Not a duplicate of: Binning Dates in R or Binning time data in R
Context
I am using getMultipleTicks
in Rblpapi
to pull tick data for a stock (TSLA in this example) over a month:
rawData = getMultipleTicks("tsla us equity", eventType = "TRADE", startTime = as.POSIXlt("2017-03-10 13:30:00"), endTime = as.POSIXlt("2017-04-10 20:00:00"), tz="America/New_York")
> str(rawData)
'data.frame': 1130690 obs. of 3 variables:
$ times: POSIXct, format: "2017-03-10 08:30:07" ...

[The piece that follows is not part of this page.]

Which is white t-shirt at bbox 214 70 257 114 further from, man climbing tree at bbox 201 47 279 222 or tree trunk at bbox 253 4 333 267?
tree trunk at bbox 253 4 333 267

$ value: num 246 246 246 246 246 ...
$ size : num 58 42 80 5 9 1 4 73 100 941 ...
Objective
This data needs to be converted from this:
Raw Data:
> head(rawData, 5)
times value size
1 2017-04-10 09:30:00 309 1
2 2017-04-10 09:30:00 309 1
3 2017-04-10 09:30:02 309 1
4 2017-04-10 09:30:02 308 1
5 2017-04-10 09:30:04 309.38 1
To this:
Clean Data:
> head (cleanData, 5)
times value size
1 2017-04-10 09:30:00 309 2
2 2017-04-10 09:30:01 0
3 2017-04-10 09:30:02 308.5 2
4 2017-04-10 09:30:03 0
5 2017-04-10 09:30:04 309.38 1
Compute time is not a concern.
Things I tried
I naively attempted using ?cut
but could not achieve any meaningful results per Binning time data in R.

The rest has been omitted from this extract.